'You're not going to let me finish ?' Jim said.

Sal's voice, amplified, boomed, 'No, goddam it. No!'

Standing up, Pat called back, 'You have to. He's the candidate. If he wants to hang himself, let him.'

Also on his feet, Danville said hoarsely, 'If you cut him off again I'll spill it publicly. I'll leak the entire thing how you're working him like a puppet!' He started at once toward the door of the studio; he was leaving. Evidently he meant what he had said.

Jim Briskin said, 'You better turn it back on, Sal.
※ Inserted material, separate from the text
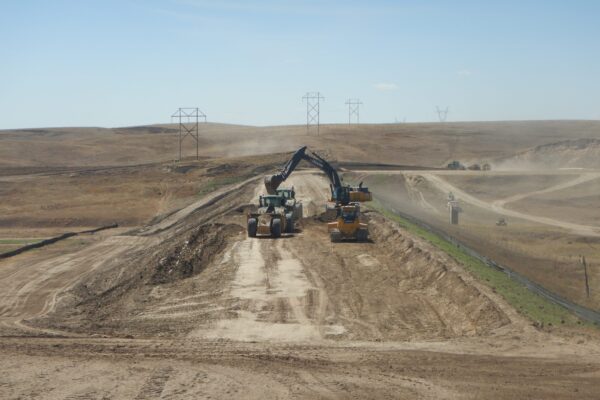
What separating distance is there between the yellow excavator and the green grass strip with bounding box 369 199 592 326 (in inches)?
211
They' re right; you have to let me talk.' He did not feel angry, only impatient. His desire was to continue, nothing else. 'Come on, Sal,' he said quietly. 'I'm waiting.'

The party brass and Sal Heim, in the control room, conferred.

'He'll give in,' Pat said to Jim Briskin. 'I know Sal.' Her face was expressionless; she did not enjoy this, but she intended to endure it.

'Right,' Jim agreed, nodding.

'But will you watch a playback of the speech, Jim ?' She said, 'For Sal's sake. Just to be sure you intend what you say.'

'Sure,' he said. He had meant to anyhow.

Sal Heim's voice boomed from the wall speaker. 'Damn your black Col hide, Jim!'

Grinning, Jim Briskin waited, seated at his desk, his arms folded.

The read light of the central camera clicked back on.

2

After the speech Jim Briskin’s press secretary, Dorothy Gill, collared him in the corridor. 'Mr.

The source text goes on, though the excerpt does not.